Patient Centered Care: The Effect of an Integrated Nephrology-Vascular Surgery-Ultrasound Clinic on Arteriovenous Fistula Use

Session Information

Category: Dialysis

  • 704 Dialysis: Vascular Access

Authors

  • Kuo, Teresa, Kaiser Permanente, San Francisco, California, United States
  • Iwasaki, Sumie, Kaiser Permanente , San Francisco, California, United States
  • Lapasia, Jessica B., Kaiser Permanente , San Francisco, California, United States
  • Lyon, Liisa, Kaiser Permanente, San Francisco, California, United States
  • Baker, Aaron C., Kaiser Permanente, San Francisco, California, United States
  • Hua, Hong T., Kaiser Permanente, San Francisco, California, United States
  • Shirazi, Aida, Kaiser Permanente, San Francisco, California, United States
  • Jonelis, Tracy Y., Kaiser Permanente , San Francisco, California, United States
Background

Arteriovenous fistula (AVF) is the preferred form of vascular access for hemodialysis due to their association with lower rates of complication and lower cost of maintenance. Multiple teams are involved throughout the course of AVF creation but they are often not seeing the patient simultaneously. We hypothesize that an integrated, multidisciplinary clinic including nephrologists, vascular surgeons, and an ultrasonographer will improve initiation of hemodialysis using AVF.

Methods

The study population included adults at least 18 years old who received an AVF between March 2013 and March 2016 at Kaiser Permanente San Francisco (KPSF), during which an integrated clinic was formed. This cohort was retrospectively compared to KPSF patients who received an AVF between March 2009 to March 2012. Subjects were excluded if they had a prior AVF placed in the previous 12-24 months, history of renal transplant, death before AVF use, or lost to follow up.

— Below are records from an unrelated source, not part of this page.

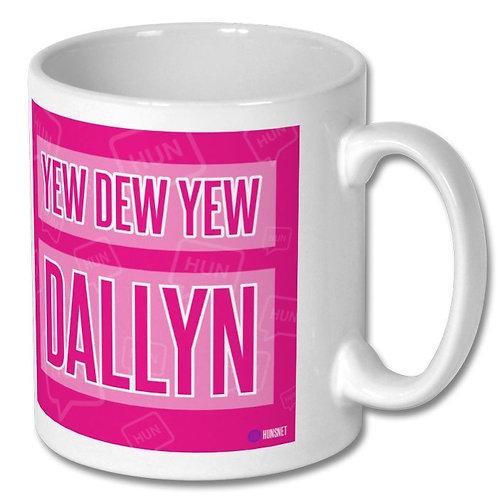 Yew Dew Yew Dallyn Mug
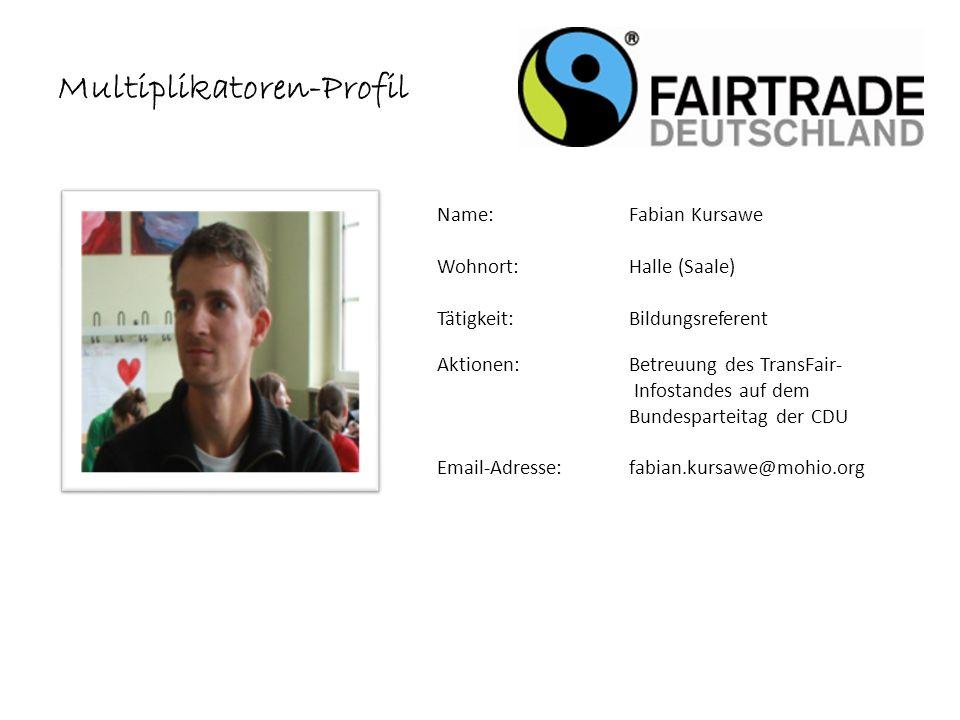 Name: Fabian Kursawe Wohnort: Halle (Saale) Tätigkeit:Bildungsreferent Aktionen: Betreuung des TransFair- Infostandes auf dem Bundesparteitag der CDU Email-Adresse: fabian.kursawe@mohio.org Multiplikatoren-Profil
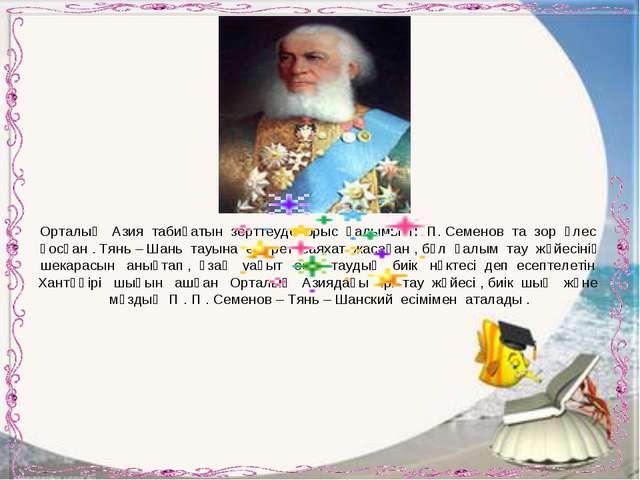 Орталық Азия табиғатын зерттеуде орыс ғалымы П. П. Семенов та зор үлес қосқан...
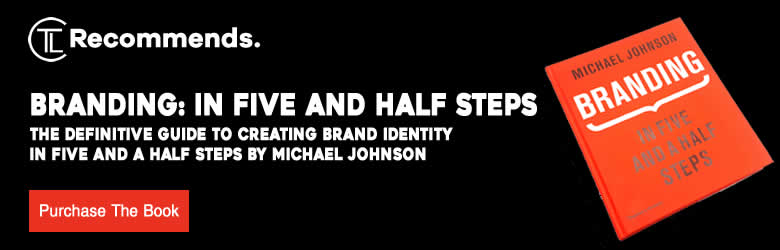Branding In Five and a Half Steps The Definitive Guide to Creating Brand Identity in Five and a Half Steps By Michael Johnson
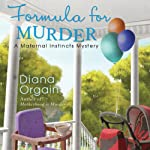 Formula for Murder: A Maternal Instincts Mystery, Book 3 (       UNABRIDGED) by Diana Orgain Narrated by Diana Orgain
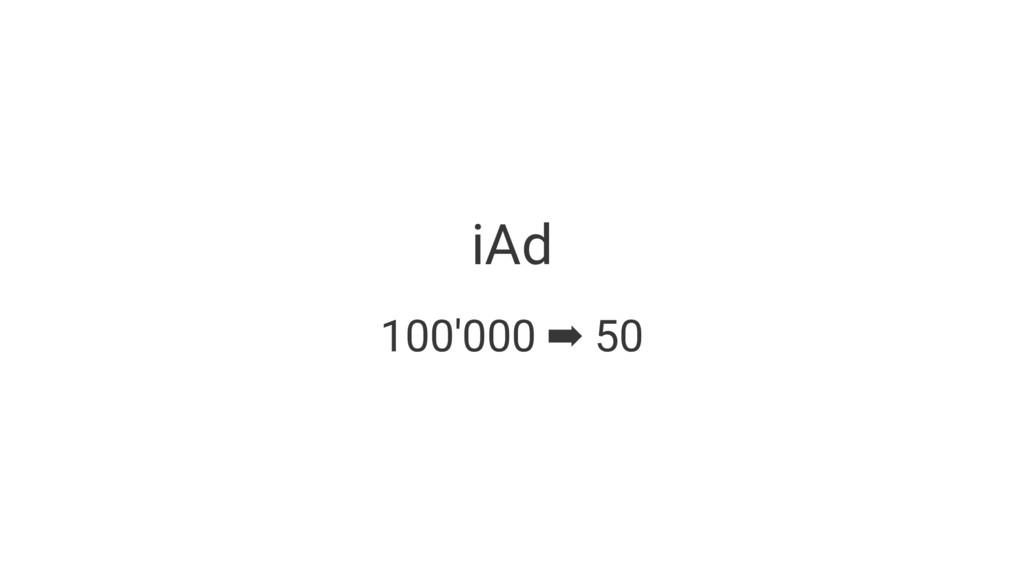 iAd 100'000 ➡ 50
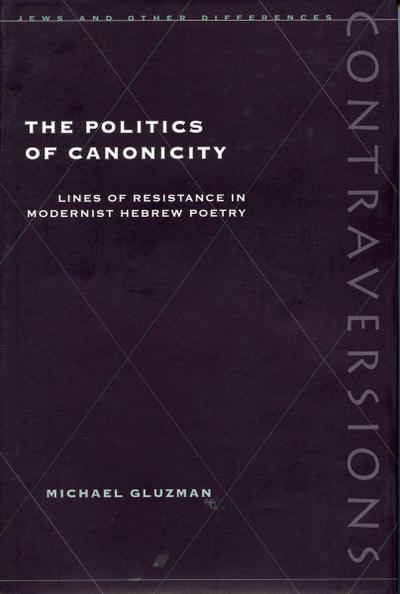 Politics of Canonicity: Lines of Resistance in Modernist Hebrew Poetry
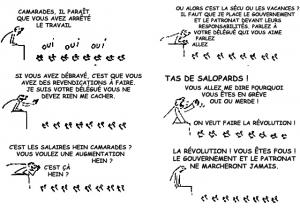 Cartoon by Wolinski. Workers tell trade union rep they want to make the revolution, not have rise in wages!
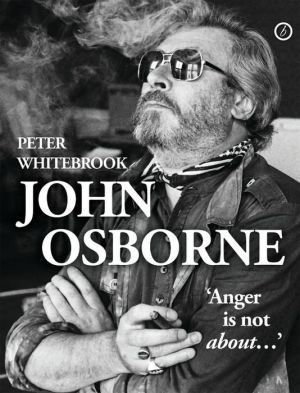 John Osborne: anger is not about...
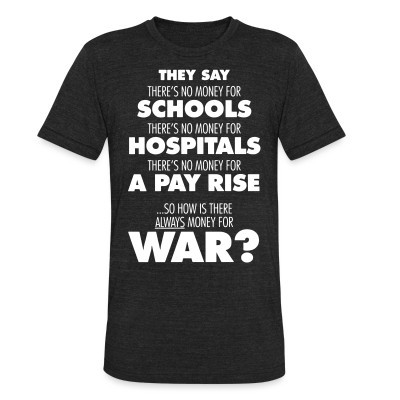 Produit local They say there's no money for schools, hospitals, pay rise. So how is there always money for war?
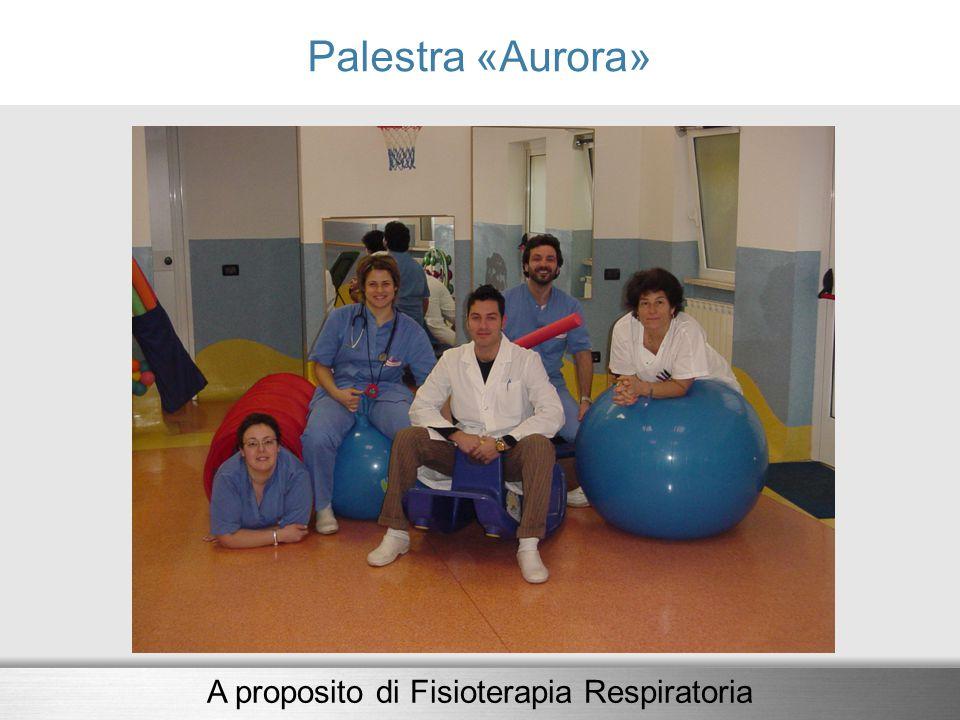 Palestra «Aurora» A proposito di Fisioterapia Respiratoria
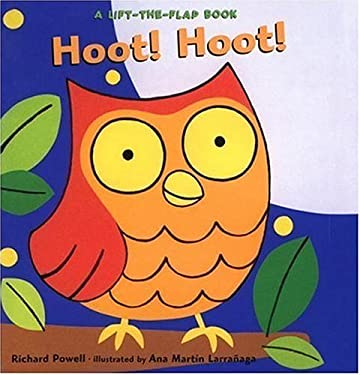 Hoot! Hoot!: A Lift-The-Flap Book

The final analytic cohort included 233 patients. Chi-square tests and t-tests were used to compare the demographic (age, race, gender) and clinical characteristics (diabetes mellitus, HbA1c, estimated glomerular filtration rate, peripheral vascular disease, and tobacco smoking status) by integrated vs the non-integrated clinic. Chi-square tests and logistic regression were used to compare clinical outcomes of patients in integrated clinic compared to patients in the non-integrated clinic.

Results

There were 118 patients in the integrated clinic (mean age 70.4±13.7 years, 30.5% women) and 115 patients in the non-integrated clinic (mean age 66.2±13.1 years, 40.9% women). Enrollment in the integrated clinic significantly improved initiation of dialysis using an AVF (48.3% versus 33.9%; odds ratio, OR, 1.8; p=0.03). The integrated clinic also significantly decreased initiation of dialysis using a central venous catheter (CVC) (35.6% versus 51.3%; OR 0.5, p=0.02).

Conclusion

An integrated, multidisciplinary AVF surveillance clinic increases initiation of hemodialysis using AVFs and decreases initiation of hemodialysis using CVCs.